7. T-1000 – Terminator 2: Judgment Day (1991)
Played by Robert Patrick
Arnold Schwarzenegger's terrifying portrayal of the titular cyborg killing machine in James Cameron's 1984 classic The Terminator created a dilemma--how do you make an even scarier adversary for the sequel? Wisely, Cameron didn't try to make an even bigger Terminator for Terminator 2. As played by Robert Patrick, The T-1000 was tall but slim and looked like he wouldn't be much of a match for Arnold, now playing a 'good' Terminator. But T-1000's shapeshifting liquid metal tech, combined with his speed and unrelenting pursuit of John and Sarah Connor, made for a truly worthy adversary.
6. John Doe - Se7en (1995)
Played by Kevin Spacey
While many villains grab our attention by being loud and over-the-top, the serial killer at the heart of David Fincher's classic Se7en goes the other way.

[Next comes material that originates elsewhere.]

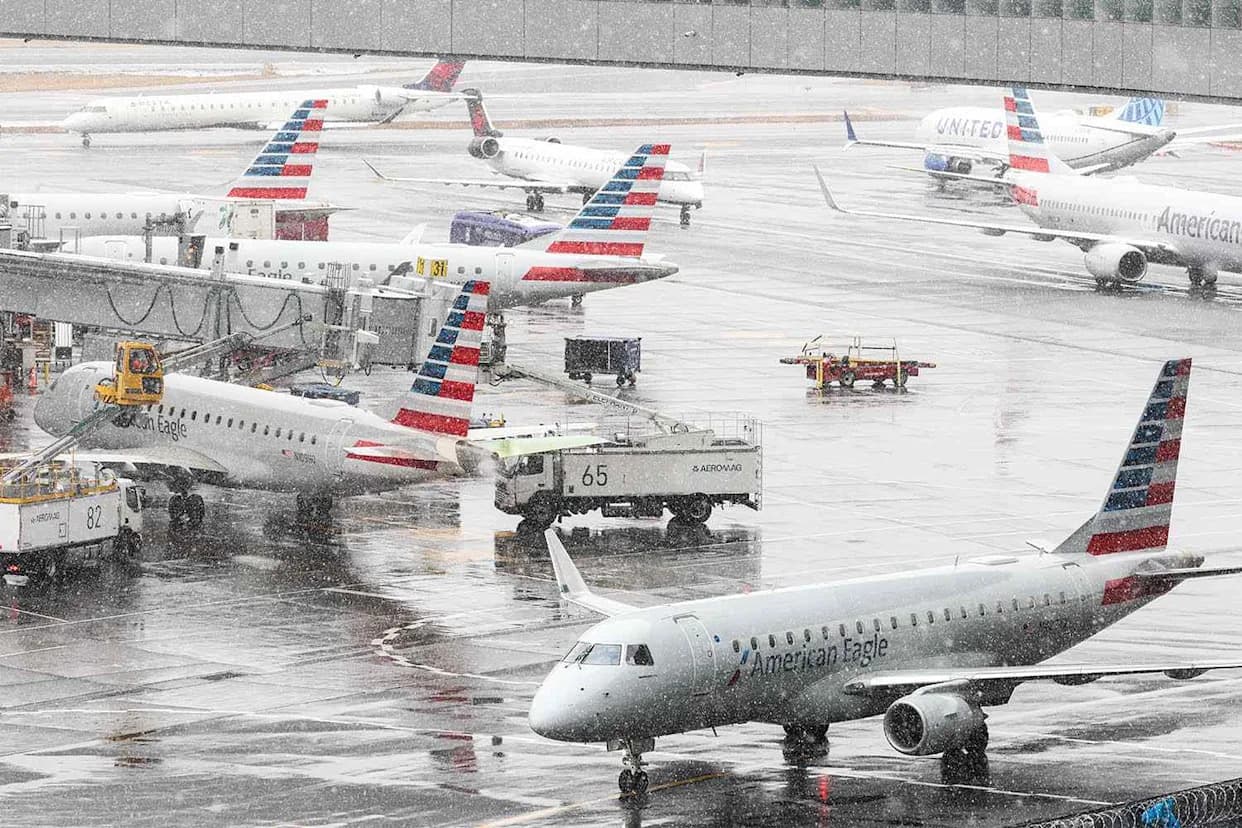 Historic East Coast Blizzard Grounds One-In-Five U.S. Flights, Major Hubs Nearly Shut Down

John Doe is calm, collected, and quietly spoken, and he approaches his terrible crimes with what he believes is absolute logic and commitment to a moral code. In a movie filled with graphic and disturbing imagery, the scenes near the end, as he is driven out into the desert so he can complete his masterplan, are the scariest of the whole film.

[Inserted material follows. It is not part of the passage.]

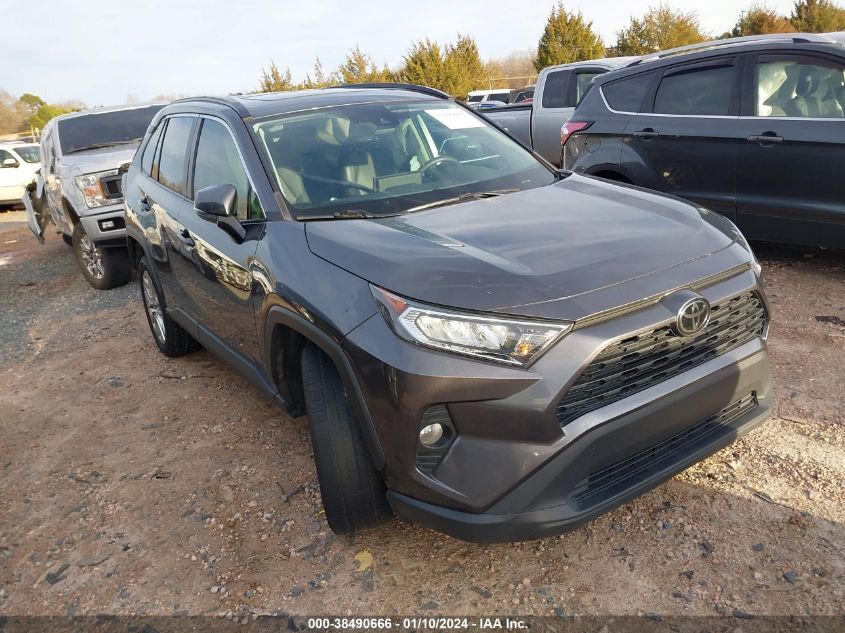 2T3C1RFV8MC170403 2021 Toyota Rav4 Xle Premium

5. Oswald Cobblepot/The Penguin – Batman Returns (1992)
Played by Danny De Vito
While the villain that many fans would most associate with Tim Burton's Batman movies is probably Jack Nicholson's Joker in 1989's Batman, the follow-up delivered an even greater antagonist. In the hands of Danny De Vito, Penguin became a ranting, obese, terrifying maniac, who plans to kidnap the newborn babies of Gotham and drown them in the sewer. Batman Returns remains the darkest and strangest Batman movie to date, and Penguin is its perfect villain.
4. Annie Wilkes – Misery (1990)
Played by: Kathy Bates
Like many of the characters on this list, Annie Wilkes could easily have been a cartoonish madwoman were it not for the brilliance of the performance behind it. Annie Wilkes is the crazed villain of this classic Stephen King adaptation, who keeps her favourite author Paul Sheldon prisoner in her house while demanding he rewrite his latest novel for her. Bates rightly won an Oscar for her performance, which effortlessly moves from calm and rational to fearsome and unforgettably scary.
3. Agent Smith – The Matrix (1999)
Played by Hugo Weaving
Perhaps the coolest bad guy on this list, Hugo Weaving took a character that on paper could've been a bit boring and made him one of the most iconic villains of all time. With his calm demeanour, smooth voice, and amazing martial arts powers, Smith is a dark, relentless entity who will stop at nothing to maintain the Matrix.
2. Sheriff of Nottingham – Robin Hood: Prince Of Thieves (1991)
Played by Alan Rickman
It's still amazing to think that Alan Rickman was a relatively unknown stage actor when he took his first movie role in 1988 and delivered one of the all-time great movie villains--Die Hard's Hans Gruber. Three years later, he did the same for the next decade. In the hugely successful, star-studded retelling of the Robin Hood legend, Rickman absolutely steals the show as the smooth, sarcastic, combustible Sheriff of Nottingham. While Gruber was a tightly controlled performance, Rickman lets rip with this one, making sure that he is bigger, louder, and more awesomely villainous than anyone who has played the Sheriff before or after.
1. Hannibal Lecter – Silence Of The Lambs (1991)
Played by Anthony Hopkins
Anthony Hopkins wasn't the first actor to play Hannibal Lecter on-screen. But as good as Brian Cox's performance in 1986's Manhunter was, it was Hopkins that defined the role. Lecter remains imprisoned for much of the movie, but while it's Buffalo Bill who carries out the movie's most graphic crimes, it's Hannibal the Cannibal who emerges as the movie's most terrifying villain. Hopkins is so calm and composed that it's a shock when we finally see him as the monster that we have been told about, stabbing and biting his way out of prison in one the most gruesomely ingenious escapes you'll ever see.